## Numba

This approach aims to use numba to perform seamless integration between GPU and CPU code, with minimal C code conversions. It is obviously limited by how far numba can vectorize the code, but should be possible to provide high speeds with minimal programming effort.

In [19]:
from numba import vectorize, njit, cuda
import numpy as np
import math

In [43]:
# Returns the Lorentz transformed coordinate tuple. Uses cpu
@njit
def lorentzTransformation(x, y, z, t, v):
    c = 3*(10**8)
    rel_vel_op = math.sqrt(1-(v/c)**2)
    xt = (x - v*t)/rel_vel_op
    yt = y
    zt = z
    t = t-(v*x/c**2)/rel_vel_op
    return [xt, yt, zt, t]

# Automatic GPU vectorization (Specifically compilation)
@vectorize(["float32(float32, float32, float32)"], target='cuda')
def gauss_pdf(x, mean=0, stddev=1):
    return math.exp(((x-mean)/stddev)**2/2)/(math.sqrt(2*math.pi*stddev**2))

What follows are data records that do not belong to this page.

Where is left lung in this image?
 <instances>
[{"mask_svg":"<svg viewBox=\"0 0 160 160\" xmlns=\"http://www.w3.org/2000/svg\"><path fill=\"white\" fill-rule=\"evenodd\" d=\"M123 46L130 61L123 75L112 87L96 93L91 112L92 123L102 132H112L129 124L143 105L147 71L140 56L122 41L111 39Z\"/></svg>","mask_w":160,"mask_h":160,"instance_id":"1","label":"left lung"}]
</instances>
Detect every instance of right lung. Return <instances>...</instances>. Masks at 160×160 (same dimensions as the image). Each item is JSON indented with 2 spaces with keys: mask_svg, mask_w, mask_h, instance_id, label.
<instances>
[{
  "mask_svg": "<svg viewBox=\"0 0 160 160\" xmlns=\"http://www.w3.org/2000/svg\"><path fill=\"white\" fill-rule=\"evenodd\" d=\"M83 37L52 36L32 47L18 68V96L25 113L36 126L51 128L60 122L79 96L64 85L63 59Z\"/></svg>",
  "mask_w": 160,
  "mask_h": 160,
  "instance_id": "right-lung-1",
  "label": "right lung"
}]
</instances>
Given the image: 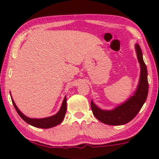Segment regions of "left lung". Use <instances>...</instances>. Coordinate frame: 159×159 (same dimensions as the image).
<instances>
[{"mask_svg": "<svg viewBox=\"0 0 159 159\" xmlns=\"http://www.w3.org/2000/svg\"><path fill=\"white\" fill-rule=\"evenodd\" d=\"M135 51L140 63V75L139 83L133 95L111 110L101 109L91 101V108L93 115L102 123L118 126L129 122L138 114L146 101L148 93L147 67L143 61L142 51L138 44H135Z\"/></svg>", "mask_w": 159, "mask_h": 159, "instance_id": "obj_1", "label": "left lung"}]
</instances>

#CUDA Access. Relatively raw
@cuda.jit
def rayleigh_pdf(x, out, sigma=1):
    start = cuda.grid(1)          # 1D arrays
    strides = cuda.gridsize(1)
    for i in range(len(x)):
        out[i] = x[i]*math.exp(-(x[i]/sigma)**2/2)/sigma**2

In [51]:
x = np.random.randn(40000).astype(np.float32)
y = np.random.randn(40000).astype(np.float32)
z = np.random.randn(40000).astype(np.float32)
t = np.random.randn(40000).astype(np.float32)
v = 2.5*10**8
x_test = np.arange(100000).astype(np.float32)

In [52]:
out = cuda.device_array_like(x_test)
%lprun -f rayleigh_pdf rayleigh_pdf(x, out, 1)

  profile = LineProfiler(*funcs)